> **Problem to solve**
Return each line of the material below that contains the word "floor".

Stored dataset material
•••••
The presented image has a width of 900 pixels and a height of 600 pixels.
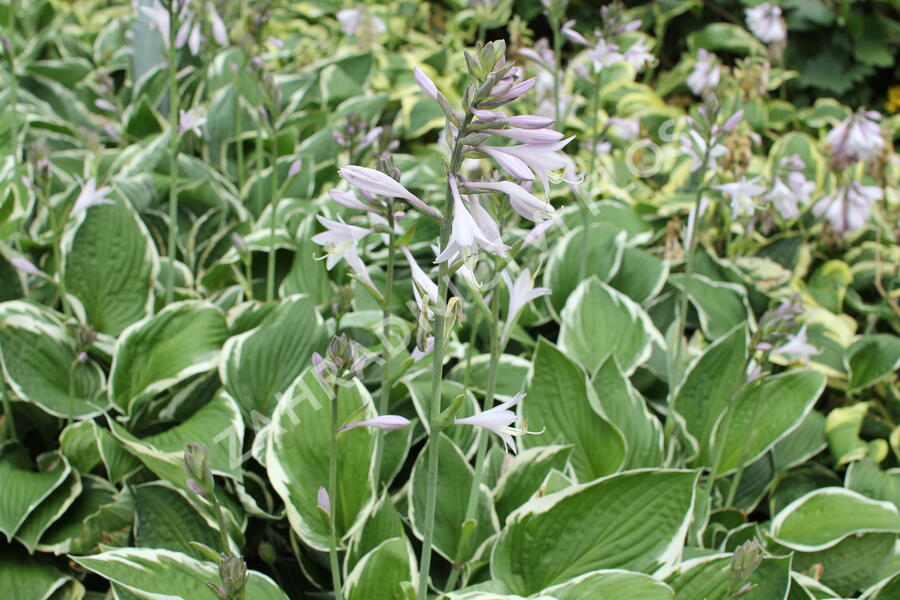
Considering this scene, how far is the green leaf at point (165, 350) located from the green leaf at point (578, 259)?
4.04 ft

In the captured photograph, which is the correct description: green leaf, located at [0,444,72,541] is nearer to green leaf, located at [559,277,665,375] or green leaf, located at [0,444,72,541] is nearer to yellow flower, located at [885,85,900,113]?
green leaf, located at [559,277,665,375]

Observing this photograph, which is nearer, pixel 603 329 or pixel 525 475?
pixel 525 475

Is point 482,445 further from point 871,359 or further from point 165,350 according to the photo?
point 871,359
•••••
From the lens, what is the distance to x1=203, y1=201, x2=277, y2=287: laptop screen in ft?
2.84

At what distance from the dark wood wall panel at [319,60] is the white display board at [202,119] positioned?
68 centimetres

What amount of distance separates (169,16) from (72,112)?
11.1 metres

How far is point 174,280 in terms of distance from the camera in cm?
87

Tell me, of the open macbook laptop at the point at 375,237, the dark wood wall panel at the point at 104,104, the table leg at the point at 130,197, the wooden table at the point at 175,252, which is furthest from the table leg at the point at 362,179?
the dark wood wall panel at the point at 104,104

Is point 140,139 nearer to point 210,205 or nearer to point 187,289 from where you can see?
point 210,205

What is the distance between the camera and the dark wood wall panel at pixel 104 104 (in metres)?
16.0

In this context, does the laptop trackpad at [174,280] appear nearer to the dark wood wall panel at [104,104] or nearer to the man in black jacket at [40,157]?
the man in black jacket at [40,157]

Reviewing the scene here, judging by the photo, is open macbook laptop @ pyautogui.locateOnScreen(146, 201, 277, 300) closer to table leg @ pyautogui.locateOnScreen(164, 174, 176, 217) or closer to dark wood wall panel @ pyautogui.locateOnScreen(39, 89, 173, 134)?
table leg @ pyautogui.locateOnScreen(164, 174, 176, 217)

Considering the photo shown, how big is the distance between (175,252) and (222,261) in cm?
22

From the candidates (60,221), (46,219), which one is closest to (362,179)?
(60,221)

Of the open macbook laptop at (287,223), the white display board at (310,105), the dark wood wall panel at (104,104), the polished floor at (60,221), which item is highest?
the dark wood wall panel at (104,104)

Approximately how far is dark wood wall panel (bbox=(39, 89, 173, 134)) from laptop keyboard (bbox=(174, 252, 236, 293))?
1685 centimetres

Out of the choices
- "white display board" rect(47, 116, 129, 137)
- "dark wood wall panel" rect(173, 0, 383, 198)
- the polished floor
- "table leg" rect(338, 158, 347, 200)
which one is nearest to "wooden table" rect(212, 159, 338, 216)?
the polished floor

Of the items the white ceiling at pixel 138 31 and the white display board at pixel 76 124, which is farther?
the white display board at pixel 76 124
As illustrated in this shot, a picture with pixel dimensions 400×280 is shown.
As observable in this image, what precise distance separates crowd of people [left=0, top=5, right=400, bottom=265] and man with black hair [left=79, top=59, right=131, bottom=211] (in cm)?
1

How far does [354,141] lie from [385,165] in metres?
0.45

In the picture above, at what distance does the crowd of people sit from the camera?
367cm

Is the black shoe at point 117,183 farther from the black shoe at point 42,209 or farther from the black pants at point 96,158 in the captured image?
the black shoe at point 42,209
•••••
> **The answer**
Of the open macbook laptop at (287,223), the white display board at (310,105), the dark wood wall panel at (104,104), the polished floor at (60,221), which item is highest?
- the polished floor
the polished floor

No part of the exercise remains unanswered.